Following his retirement from rugby league, David Riolo worked as a sports reporter for WIN Television, before turning his attention to sports management as an accredited Australian Football League, National Rugby League and Australian Rugby Union agent.

Riolo is responsible for the careers of a significant number of Australia’s sporting stars.

==Playing career==
Riolo played the majority of his career with the Illawarra Steelers, his hometown club, before retiring with the Parramatta Eels in 1998. Riolo's final first grade game as a player was the 1997 major qualifying final against North Sydney which Norths won 24-14.
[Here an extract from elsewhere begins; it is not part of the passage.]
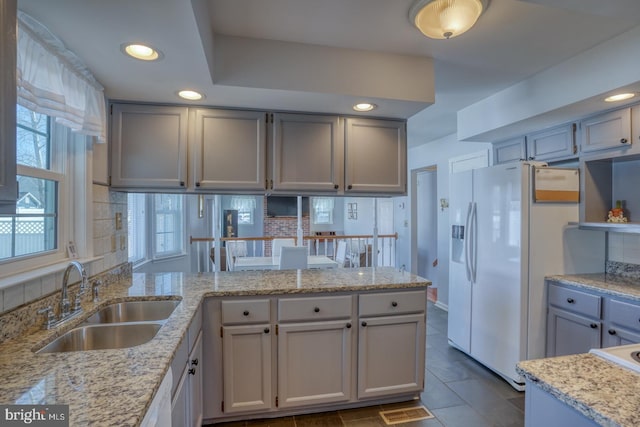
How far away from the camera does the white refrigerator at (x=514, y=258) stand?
96.0 inches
At the end of the 1999 season, Riolo represented Italy in the first Mediterranean Cup. Riolo later captain/coached The Azzuri in the Rugby League Emerging Nations Tournament in which they were runners-up to British Amateur Rugby League Association, narrowly missing out on a place at the 2000 Rugby League World Cup.

In 2015, Riolo played for the Australian Oztag over-40's side in the World Cup.

Sporting positions
| Preceded byCraig Salvatori 1999 | Coach Italy 2003-2006 | Succeeded byDavid Penna 2009 |

==Sports agent==
Early in his player management career, Riolo cut his teeth working with prominent internationals Jason Cayless, Craig Fitzgibbon, Andrew Ryan and Michael Vella. Today, he manages a number of the NRL’s highest profile players, including Todd Carney, Paul Gallen, James Graham, Brett Morris and Josh Morris. His AFL clients include Kieren Jack.

Most notably, Riolo has shaped the career of multi-sport athlete Karmichael Hunt, successfully negotiating cross-code moves from the Brisbane Broncos (NRL) to Biarritz Olympique in France (Top 14 Rugby Union), and then to the Gold Coast Suns (AFL) back in Australia.

On 26 April 2012, Riolo was banned for 6 months by the NRL over his actions in the Melbourne Storm salary cap affair.